The party’s platform is slightly more promising: “New Democrats will meet the province’s responsibility to repair social housing and shelters across Ontario.” Despite this, however, there’s no commitment to building units or expanding service. This does little to address shelter overcrowding and long housing wait lists.
It’s unclear who the NDP thinks it’s winning over by shunning Toronto’s poor.
The party is supposed to fight for the oppressed. If it’s unable to put forward demands which keep Toronto’s poorest from dying in the streets, what and who does the NDP stand for?

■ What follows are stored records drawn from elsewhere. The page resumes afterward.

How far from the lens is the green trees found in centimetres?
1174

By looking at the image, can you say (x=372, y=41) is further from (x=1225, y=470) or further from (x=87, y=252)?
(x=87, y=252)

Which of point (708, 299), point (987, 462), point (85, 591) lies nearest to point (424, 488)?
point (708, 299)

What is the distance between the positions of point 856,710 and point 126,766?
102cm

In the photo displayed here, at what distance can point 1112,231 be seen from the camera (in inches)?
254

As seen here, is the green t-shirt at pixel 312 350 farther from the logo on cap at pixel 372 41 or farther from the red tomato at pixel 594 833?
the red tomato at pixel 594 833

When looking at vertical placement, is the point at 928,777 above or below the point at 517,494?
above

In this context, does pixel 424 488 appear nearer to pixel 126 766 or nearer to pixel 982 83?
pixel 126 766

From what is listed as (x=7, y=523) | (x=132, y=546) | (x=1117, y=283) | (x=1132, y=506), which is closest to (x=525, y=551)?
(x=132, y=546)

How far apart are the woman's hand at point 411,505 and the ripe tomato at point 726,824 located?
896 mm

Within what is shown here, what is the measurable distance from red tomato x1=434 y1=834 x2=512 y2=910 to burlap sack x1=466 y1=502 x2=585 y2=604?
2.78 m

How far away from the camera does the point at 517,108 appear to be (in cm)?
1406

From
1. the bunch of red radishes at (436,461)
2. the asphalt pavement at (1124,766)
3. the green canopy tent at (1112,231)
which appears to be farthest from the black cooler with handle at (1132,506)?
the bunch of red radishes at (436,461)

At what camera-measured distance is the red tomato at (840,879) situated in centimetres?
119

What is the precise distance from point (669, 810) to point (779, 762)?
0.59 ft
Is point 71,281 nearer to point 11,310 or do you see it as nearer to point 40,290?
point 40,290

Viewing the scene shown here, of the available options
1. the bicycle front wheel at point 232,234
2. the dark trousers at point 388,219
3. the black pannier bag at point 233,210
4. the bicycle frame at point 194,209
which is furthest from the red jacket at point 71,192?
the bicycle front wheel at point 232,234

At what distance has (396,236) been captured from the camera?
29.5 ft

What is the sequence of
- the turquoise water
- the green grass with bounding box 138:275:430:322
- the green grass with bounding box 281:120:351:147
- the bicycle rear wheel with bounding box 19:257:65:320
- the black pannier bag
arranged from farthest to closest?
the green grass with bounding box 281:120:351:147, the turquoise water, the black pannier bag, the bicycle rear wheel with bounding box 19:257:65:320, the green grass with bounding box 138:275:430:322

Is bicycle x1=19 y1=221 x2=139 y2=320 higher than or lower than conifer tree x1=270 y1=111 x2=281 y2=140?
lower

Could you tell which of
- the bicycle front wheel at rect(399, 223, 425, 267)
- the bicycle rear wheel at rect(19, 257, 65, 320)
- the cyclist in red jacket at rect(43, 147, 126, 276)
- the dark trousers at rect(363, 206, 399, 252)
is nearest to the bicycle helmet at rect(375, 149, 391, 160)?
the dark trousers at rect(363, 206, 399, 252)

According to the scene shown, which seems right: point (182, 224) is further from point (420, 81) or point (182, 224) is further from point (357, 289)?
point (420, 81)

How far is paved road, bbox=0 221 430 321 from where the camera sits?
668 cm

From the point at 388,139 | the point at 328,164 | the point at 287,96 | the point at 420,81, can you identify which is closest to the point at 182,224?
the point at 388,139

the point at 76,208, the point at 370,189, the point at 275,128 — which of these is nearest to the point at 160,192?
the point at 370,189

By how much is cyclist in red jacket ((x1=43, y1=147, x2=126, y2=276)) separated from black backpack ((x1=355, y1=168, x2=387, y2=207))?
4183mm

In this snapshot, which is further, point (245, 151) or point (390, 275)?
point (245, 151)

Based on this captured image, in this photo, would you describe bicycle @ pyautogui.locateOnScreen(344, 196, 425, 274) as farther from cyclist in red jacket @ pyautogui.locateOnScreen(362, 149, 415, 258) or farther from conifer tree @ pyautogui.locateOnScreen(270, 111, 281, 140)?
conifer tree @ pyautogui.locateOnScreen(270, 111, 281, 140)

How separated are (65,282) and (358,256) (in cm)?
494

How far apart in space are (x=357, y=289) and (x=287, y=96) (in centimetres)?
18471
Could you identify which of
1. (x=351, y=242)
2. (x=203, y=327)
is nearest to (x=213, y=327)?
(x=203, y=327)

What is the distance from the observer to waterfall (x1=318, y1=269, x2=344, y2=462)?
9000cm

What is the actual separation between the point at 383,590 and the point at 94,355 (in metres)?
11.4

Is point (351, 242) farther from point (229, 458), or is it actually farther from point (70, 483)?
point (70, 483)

There’s no reason why this needs to be viewed as a crisis only for the currently poor, either. The economic shifts and the effects of austerity described by research coalition Homeless Hub, affect all working people in Toronto. In Globalization, Precarious Work and the Food Bank, Ernie Lightman, Andrew Mitchell and David Herd write that with the onset of grinding austerity brought about by the Common Sense Revolution in 1995 , the number of food bank users in Toronto jumped from 115,000 to 170,000. That jump resulted from policies aimed at destroying income support and other social programs to weaken the bargaining floor.
Having a reserve army of desperate people locked out of obtaining social housing or welfare and desperate to take any job on any terms is great way to dismantle labour protections. And the ruling class knows it. Back in 1994, the OECD recommended slashing social programs not only to lower the tax burden, but also to maximize “labour market flexibility.”
There’s no doubt this is part of the reason why wages have been stagnant for as long as they have. But, more crucially, it suggests the number of currently-housed people on the edge of dying on Toronto’s streets is appallingly high.
It’s left people with nowhere to turn. And, people in that position tend to keep their heads down.
In the face of a ruling class ready to use not just dehumanizing pauperism but deadly pauperism to scare its workforce into line, Toronto’s poor need representatives who fight to defend all social housing units and shelter space.
The NDP needs to recapture its humanity if it is to remain at all relevant. Working Canadians do not need another party of enemies.
Mitchell Thompson is a writer and journalism student living in Toronto.